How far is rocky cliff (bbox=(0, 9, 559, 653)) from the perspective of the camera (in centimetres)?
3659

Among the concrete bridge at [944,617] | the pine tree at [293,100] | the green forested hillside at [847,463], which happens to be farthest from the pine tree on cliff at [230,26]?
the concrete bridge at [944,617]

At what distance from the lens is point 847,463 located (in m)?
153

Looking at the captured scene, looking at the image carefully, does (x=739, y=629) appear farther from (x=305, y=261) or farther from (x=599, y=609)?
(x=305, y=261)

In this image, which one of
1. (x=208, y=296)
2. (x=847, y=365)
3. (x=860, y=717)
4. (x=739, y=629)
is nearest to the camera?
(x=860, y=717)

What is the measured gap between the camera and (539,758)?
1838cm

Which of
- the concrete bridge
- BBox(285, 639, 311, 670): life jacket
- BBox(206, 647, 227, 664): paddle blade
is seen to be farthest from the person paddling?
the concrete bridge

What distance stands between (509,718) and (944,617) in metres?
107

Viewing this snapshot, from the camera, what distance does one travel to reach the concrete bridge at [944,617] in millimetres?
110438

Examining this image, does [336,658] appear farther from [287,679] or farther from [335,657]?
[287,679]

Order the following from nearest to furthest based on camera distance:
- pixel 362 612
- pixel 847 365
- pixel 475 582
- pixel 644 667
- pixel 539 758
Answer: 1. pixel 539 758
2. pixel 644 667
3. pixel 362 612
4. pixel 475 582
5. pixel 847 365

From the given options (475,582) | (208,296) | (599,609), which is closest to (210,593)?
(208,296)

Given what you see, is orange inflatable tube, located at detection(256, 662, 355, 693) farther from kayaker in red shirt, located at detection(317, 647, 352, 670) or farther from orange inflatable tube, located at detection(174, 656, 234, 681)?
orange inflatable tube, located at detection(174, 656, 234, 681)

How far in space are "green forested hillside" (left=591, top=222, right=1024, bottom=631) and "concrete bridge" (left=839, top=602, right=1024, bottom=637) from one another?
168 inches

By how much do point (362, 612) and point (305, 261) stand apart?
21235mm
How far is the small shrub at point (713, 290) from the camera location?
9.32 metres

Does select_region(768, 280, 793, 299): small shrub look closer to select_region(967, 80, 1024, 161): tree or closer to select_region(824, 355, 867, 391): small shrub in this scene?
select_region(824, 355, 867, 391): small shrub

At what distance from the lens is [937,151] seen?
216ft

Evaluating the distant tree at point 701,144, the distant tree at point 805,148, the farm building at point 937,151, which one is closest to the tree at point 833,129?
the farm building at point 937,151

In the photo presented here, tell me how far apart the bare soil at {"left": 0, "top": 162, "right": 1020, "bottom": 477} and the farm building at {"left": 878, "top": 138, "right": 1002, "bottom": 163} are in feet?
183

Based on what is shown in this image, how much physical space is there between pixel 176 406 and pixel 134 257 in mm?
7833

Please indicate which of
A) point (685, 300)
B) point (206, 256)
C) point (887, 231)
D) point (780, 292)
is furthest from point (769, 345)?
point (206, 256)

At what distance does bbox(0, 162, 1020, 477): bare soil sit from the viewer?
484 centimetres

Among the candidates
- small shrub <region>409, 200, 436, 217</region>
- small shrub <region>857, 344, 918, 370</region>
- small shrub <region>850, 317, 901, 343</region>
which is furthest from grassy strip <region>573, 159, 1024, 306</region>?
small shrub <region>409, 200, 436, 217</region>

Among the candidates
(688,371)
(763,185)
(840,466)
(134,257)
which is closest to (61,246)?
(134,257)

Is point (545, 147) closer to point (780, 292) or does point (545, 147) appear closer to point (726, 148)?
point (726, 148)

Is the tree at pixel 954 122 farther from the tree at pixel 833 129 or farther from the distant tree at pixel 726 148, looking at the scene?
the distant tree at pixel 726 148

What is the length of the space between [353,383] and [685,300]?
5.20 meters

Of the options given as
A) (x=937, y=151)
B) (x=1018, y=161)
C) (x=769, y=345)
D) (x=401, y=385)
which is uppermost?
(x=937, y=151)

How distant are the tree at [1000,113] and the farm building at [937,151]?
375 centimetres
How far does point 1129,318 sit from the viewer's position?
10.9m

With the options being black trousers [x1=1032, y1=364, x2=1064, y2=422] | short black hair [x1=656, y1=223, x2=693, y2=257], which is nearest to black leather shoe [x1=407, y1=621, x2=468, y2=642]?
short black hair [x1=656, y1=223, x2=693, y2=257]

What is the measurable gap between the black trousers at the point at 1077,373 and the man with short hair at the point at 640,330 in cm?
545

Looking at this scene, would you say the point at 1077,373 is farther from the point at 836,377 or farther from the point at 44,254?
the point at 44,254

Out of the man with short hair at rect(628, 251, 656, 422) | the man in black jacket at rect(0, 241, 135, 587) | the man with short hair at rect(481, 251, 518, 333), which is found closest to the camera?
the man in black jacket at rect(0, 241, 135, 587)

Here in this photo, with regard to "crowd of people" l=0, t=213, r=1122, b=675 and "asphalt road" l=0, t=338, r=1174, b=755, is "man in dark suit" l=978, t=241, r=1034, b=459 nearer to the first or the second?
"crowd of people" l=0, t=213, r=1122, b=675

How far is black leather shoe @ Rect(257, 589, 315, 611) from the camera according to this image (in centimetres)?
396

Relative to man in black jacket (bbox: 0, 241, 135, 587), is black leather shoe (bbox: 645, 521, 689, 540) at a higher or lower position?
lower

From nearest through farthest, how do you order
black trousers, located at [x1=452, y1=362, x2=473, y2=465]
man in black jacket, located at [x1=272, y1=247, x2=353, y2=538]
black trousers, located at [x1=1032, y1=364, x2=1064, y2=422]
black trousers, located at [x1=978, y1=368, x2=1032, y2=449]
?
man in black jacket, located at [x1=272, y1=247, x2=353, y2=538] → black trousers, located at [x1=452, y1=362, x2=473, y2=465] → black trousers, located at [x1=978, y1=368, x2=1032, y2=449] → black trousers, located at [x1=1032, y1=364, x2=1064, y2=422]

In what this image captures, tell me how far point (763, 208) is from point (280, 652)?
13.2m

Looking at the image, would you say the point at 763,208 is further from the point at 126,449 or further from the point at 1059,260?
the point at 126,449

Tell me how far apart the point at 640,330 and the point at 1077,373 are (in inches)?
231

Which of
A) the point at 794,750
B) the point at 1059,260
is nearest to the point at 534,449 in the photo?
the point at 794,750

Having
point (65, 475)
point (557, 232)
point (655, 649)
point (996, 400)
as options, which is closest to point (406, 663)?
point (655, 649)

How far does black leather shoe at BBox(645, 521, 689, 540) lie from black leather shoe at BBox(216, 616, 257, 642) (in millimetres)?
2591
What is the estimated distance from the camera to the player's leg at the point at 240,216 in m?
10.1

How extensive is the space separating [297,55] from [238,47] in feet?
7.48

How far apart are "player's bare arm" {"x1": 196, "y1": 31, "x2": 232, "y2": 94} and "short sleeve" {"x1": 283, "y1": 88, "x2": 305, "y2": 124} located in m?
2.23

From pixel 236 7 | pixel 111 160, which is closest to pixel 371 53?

* * * * * * *

* TO BE DONE: Copy without any change the lines of the entries above, from the line containing "Tell me how far apart the point" through the final line of the entries.

* REPLY:
Tell me how far apart the point at 640,330 and the point at 1077,373 are (in inches)?
231

Which of
A) the point at 794,750
B) the point at 1059,260
is nearest to the point at 534,449 in the photo?
the point at 794,750

Having
point (65, 475)
point (557, 232)
point (655, 649)
point (996, 400)
as options, which is closest to point (406, 663)?
point (655, 649)

How far does black leather shoe at BBox(645, 521, 689, 540) lie from black leather shoe at BBox(216, 616, 257, 642) (in millimetres)?
2591
What is the estimated distance from the camera to the player's leg at the point at 240,216 in m?
10.1

How extensive is the space separating [297,55] from [238,47] in feet?
7.48

How far apart are "player's bare arm" {"x1": 196, "y1": 31, "x2": 232, "y2": 94} and "short sleeve" {"x1": 283, "y1": 88, "x2": 305, "y2": 124} located in m?
2.23

From pixel 236 7 | pixel 111 160, which is closest to pixel 371 53?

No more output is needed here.